- _Exercise task_
Copy every entry below word for word, leaving out the pictures.
================================
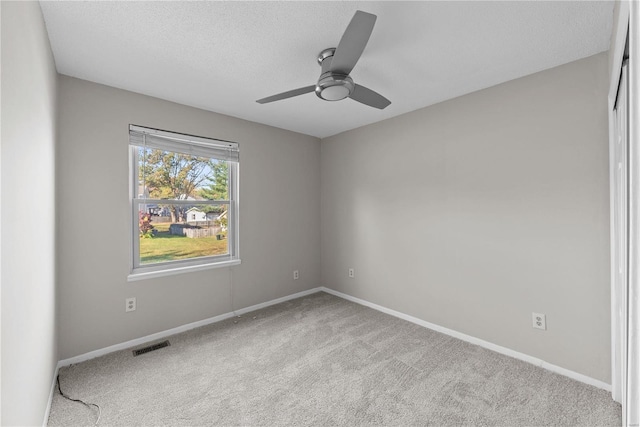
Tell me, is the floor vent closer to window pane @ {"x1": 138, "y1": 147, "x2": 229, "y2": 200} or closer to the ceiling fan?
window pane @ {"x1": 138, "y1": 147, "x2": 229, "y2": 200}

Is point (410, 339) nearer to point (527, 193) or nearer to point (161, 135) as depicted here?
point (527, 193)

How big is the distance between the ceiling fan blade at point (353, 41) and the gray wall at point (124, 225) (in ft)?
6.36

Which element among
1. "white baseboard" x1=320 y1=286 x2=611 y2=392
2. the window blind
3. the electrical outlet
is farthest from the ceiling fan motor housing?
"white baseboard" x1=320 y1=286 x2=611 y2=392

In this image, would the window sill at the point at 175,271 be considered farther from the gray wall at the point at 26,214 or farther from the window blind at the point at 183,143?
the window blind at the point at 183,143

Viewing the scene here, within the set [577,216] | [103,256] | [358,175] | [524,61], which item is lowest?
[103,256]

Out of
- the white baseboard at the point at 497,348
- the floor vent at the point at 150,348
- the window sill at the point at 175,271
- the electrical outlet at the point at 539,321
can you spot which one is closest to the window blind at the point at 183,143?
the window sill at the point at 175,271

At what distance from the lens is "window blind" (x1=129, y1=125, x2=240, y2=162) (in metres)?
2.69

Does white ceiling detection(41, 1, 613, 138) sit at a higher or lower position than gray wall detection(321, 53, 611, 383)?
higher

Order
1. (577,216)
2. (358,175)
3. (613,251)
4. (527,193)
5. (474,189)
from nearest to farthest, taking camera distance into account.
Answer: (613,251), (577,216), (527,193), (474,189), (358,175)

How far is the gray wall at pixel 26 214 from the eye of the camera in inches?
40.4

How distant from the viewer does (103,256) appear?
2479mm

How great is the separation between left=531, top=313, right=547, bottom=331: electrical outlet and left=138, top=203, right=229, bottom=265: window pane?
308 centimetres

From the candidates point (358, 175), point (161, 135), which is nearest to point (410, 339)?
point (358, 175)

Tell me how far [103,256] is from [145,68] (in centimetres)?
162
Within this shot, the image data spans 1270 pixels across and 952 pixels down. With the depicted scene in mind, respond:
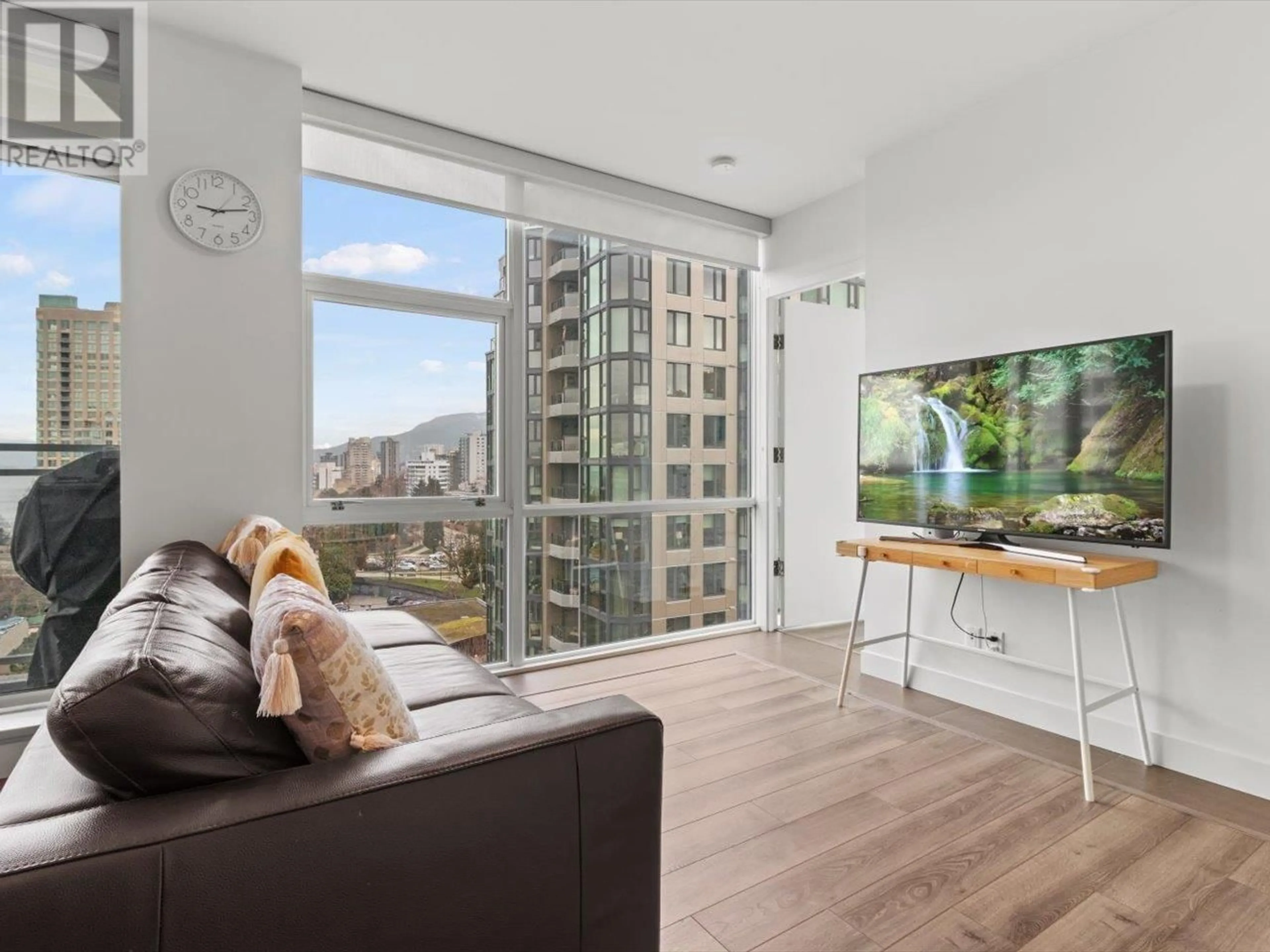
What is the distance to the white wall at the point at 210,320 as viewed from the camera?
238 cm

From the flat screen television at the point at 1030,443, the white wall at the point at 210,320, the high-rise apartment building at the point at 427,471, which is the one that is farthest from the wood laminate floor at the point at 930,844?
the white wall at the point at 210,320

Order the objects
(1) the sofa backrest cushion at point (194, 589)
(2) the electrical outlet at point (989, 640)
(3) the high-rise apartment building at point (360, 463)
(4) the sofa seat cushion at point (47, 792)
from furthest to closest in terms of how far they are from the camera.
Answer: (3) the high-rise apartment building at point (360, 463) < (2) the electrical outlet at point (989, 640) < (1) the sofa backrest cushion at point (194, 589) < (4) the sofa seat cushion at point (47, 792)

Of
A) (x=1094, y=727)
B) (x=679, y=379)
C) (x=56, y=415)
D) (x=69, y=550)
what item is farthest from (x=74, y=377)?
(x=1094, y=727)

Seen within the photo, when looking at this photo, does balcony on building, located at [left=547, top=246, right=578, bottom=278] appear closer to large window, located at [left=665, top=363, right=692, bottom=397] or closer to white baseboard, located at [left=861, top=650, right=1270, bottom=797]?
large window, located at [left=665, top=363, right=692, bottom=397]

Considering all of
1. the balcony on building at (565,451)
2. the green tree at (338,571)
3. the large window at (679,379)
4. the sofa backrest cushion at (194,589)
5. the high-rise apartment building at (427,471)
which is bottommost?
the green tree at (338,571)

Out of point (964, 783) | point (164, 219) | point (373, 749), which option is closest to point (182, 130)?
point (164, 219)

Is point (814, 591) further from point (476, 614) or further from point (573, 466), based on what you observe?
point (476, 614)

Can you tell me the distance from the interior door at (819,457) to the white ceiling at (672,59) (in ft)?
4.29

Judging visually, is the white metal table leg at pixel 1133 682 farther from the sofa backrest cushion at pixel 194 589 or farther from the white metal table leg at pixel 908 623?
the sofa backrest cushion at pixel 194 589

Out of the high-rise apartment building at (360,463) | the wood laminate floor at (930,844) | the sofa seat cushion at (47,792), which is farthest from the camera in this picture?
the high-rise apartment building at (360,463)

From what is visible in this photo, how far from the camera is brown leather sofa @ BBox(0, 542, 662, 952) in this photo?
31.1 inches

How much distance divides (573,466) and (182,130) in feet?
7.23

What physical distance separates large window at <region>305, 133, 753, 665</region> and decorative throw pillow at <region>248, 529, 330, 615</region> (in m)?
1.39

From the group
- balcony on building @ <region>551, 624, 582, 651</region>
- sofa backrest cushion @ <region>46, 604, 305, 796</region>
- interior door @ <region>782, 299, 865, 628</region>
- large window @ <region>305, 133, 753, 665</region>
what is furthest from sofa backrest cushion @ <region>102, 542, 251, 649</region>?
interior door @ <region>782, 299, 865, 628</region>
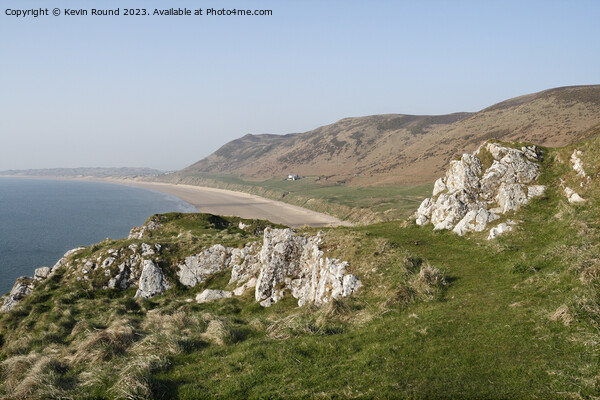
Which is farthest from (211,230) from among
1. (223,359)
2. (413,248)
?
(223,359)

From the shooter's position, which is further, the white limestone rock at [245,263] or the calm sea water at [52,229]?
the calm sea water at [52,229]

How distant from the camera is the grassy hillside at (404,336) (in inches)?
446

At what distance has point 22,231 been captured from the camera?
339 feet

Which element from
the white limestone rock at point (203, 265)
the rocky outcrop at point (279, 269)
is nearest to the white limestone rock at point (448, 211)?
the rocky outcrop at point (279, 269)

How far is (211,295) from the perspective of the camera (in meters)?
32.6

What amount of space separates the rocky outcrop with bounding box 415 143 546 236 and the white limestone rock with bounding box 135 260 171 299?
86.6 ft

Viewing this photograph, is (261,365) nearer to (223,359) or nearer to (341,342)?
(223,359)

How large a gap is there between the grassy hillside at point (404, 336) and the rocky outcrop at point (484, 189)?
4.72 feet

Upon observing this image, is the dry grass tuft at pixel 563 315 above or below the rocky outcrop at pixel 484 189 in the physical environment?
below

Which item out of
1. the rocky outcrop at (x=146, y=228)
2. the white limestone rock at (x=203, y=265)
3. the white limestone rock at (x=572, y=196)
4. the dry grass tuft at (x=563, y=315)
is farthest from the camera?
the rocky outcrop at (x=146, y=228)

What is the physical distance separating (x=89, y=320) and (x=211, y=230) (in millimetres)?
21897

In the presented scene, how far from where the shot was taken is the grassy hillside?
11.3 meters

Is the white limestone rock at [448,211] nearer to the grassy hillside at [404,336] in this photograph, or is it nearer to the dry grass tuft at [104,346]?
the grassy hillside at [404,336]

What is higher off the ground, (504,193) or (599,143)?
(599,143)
================================
- _Expected answer_
Tell me, is the floor vent closer to window pane @ {"x1": 138, "y1": 147, "x2": 229, "y2": 200} or closer to the ceiling fan?
window pane @ {"x1": 138, "y1": 147, "x2": 229, "y2": 200}

Is point (410, 339) nearer to point (527, 193) or nearer to point (161, 135) as depicted here?
point (527, 193)

How big is the distance between the ceiling fan blade at point (353, 41) and the gray wall at point (124, 225) (in ft)?
6.36

Which element among
1. "white baseboard" x1=320 y1=286 x2=611 y2=392
2. the window blind
3. the electrical outlet
is farthest from the ceiling fan motor housing?
"white baseboard" x1=320 y1=286 x2=611 y2=392

In this image, would the window sill at the point at 175,271 be considered farther from the gray wall at the point at 26,214 or farther from the window blind at the point at 183,143?
the window blind at the point at 183,143

Viewing the scene here, within the set [577,216] | [103,256] | [358,175] | [524,61], which item is lowest?
[103,256]

Out of
- the white baseboard at the point at 497,348
- the floor vent at the point at 150,348
- the window sill at the point at 175,271
- the electrical outlet at the point at 539,321
can you spot which one is closest to the window blind at the point at 183,143?
the window sill at the point at 175,271

At what distance from the lens is "window blind" (x1=129, y1=125, x2=240, y2=162) (in metres)?
2.69

Does white ceiling detection(41, 1, 613, 138) sit at a higher or lower position than gray wall detection(321, 53, 611, 383)?
higher

Order
1. (577,216)
2. (358,175)
3. (613,251)
4. (527,193)
5. (474,189)
from nearest to farthest, taking camera distance into account.
Answer: (613,251), (577,216), (527,193), (474,189), (358,175)

How far is the gray wall at pixel 26 214 from the eye of the camera in inches?
40.4

How distant from the viewer does (103,256) appear?
2479mm

How great is the separation between left=531, top=313, right=547, bottom=331: electrical outlet and left=138, top=203, right=229, bottom=265: window pane?
308 centimetres

From the candidates point (358, 175), point (161, 135), which is nearest to point (410, 339)?
point (358, 175)

Tell me how far [103,256] is from [145,68] (in centimetres)?
162
Within this shot, the image data spans 1270 pixels across and 952 pixels down. With the depicted scene in mind, respond:
What is the distance to the white wall at the point at 210,320 as viewed from the camera?
238 cm

From the flat screen television at the point at 1030,443, the white wall at the point at 210,320, the high-rise apartment building at the point at 427,471, which is the one that is farthest from the wood laminate floor at the point at 930,844?
the white wall at the point at 210,320

Order the objects
(1) the sofa backrest cushion at point (194, 589)
(2) the electrical outlet at point (989, 640)
(3) the high-rise apartment building at point (360, 463)
(4) the sofa seat cushion at point (47, 792)
from furthest to closest in terms of how far they are from the camera.
Answer: (3) the high-rise apartment building at point (360, 463) < (2) the electrical outlet at point (989, 640) < (1) the sofa backrest cushion at point (194, 589) < (4) the sofa seat cushion at point (47, 792)

Of
A) (x=1094, y=727)
B) (x=679, y=379)
C) (x=56, y=415)
D) (x=69, y=550)
what item is farthest from (x=74, y=377)?
(x=1094, y=727)

Seen within the photo, when looking at this photo, does balcony on building, located at [left=547, top=246, right=578, bottom=278] appear closer to large window, located at [left=665, top=363, right=692, bottom=397] or closer to white baseboard, located at [left=861, top=650, right=1270, bottom=797]?
large window, located at [left=665, top=363, right=692, bottom=397]

Considering all of
1. the balcony on building at (565,451)
2. the green tree at (338,571)
3. the large window at (679,379)
4. the sofa backrest cushion at (194,589)
5. the high-rise apartment building at (427,471)
which is bottommost?
the green tree at (338,571)

Out of point (964, 783) | point (164, 219) | point (373, 749), which option is closest to point (182, 130)?
point (164, 219)

Is point (814, 591) further from point (476, 614) or further from point (573, 466), based on what you observe?
point (476, 614)

Can you tell me the distance from the interior door at (819,457) to the white ceiling at (672,59) (in ft)?
4.29

Judging visually, is the white metal table leg at pixel 1133 682 farther from the sofa backrest cushion at pixel 194 589 or farther from the white metal table leg at pixel 908 623?
the sofa backrest cushion at pixel 194 589

Out of the high-rise apartment building at (360,463) | the wood laminate floor at (930,844) | the sofa seat cushion at (47,792), which is farthest from the camera in this picture?
the high-rise apartment building at (360,463)

From what is visible in this photo, how far from the camera is brown leather sofa @ BBox(0, 542, 662, 952) in this photo?
31.1 inches

How much distance divides (573,466) and (182,130) in feet?
7.23

What physical distance separates large window at <region>305, 133, 753, 665</region> and decorative throw pillow at <region>248, 529, 330, 615</region> (in m)?
1.39

From the group
- balcony on building @ <region>551, 624, 582, 651</region>
- sofa backrest cushion @ <region>46, 604, 305, 796</region>
- interior door @ <region>782, 299, 865, 628</region>
- large window @ <region>305, 133, 753, 665</region>
what is furthest from sofa backrest cushion @ <region>102, 542, 251, 649</region>?
interior door @ <region>782, 299, 865, 628</region>
Which is farthest from (211,230) from among
1. (223,359)
2. (413,248)
?
(223,359)

From the shooter's position, which is further, the white limestone rock at [245,263] or the calm sea water at [52,229]?
the calm sea water at [52,229]

How distant from the camera is the grassy hillside at (404,336) (in inches)?
446

At what distance has point 22,231 been captured from the camera?
339 feet

Which element from
the white limestone rock at point (203, 265)
the rocky outcrop at point (279, 269)
is nearest to the white limestone rock at point (448, 211)?
the rocky outcrop at point (279, 269)

How far is (211,295) from the perspective of the camera (in meters)?
32.6

What amount of space separates the rocky outcrop with bounding box 415 143 546 236 and the white limestone rock with bounding box 135 260 171 299?
86.6 ft

Viewing this photograph, is (261,365) nearer to (223,359) or nearer to (341,342)?
(223,359)

How large a gap is there between the grassy hillside at point (404, 336) and the rocky outcrop at point (484, 189)?
4.72 feet

Upon observing this image, is the dry grass tuft at pixel 563 315 above or below the rocky outcrop at pixel 484 189 in the physical environment?
below

Which item out of
1. the rocky outcrop at (x=146, y=228)
2. the white limestone rock at (x=203, y=265)
3. the white limestone rock at (x=572, y=196)
4. the dry grass tuft at (x=563, y=315)
is farthest from the camera?
the rocky outcrop at (x=146, y=228)

What is the physical distance separating (x=89, y=320) and (x=211, y=230) (in millimetres)?
21897

In the presented scene, how far from where the shot was taken is the grassy hillside?
11.3 meters

Is the white limestone rock at [448,211] nearer to the grassy hillside at [404,336] in this photograph, or is it nearer to the dry grass tuft at [104,346]?
the grassy hillside at [404,336]

What is higher off the ground, (504,193) or (599,143)?
(599,143)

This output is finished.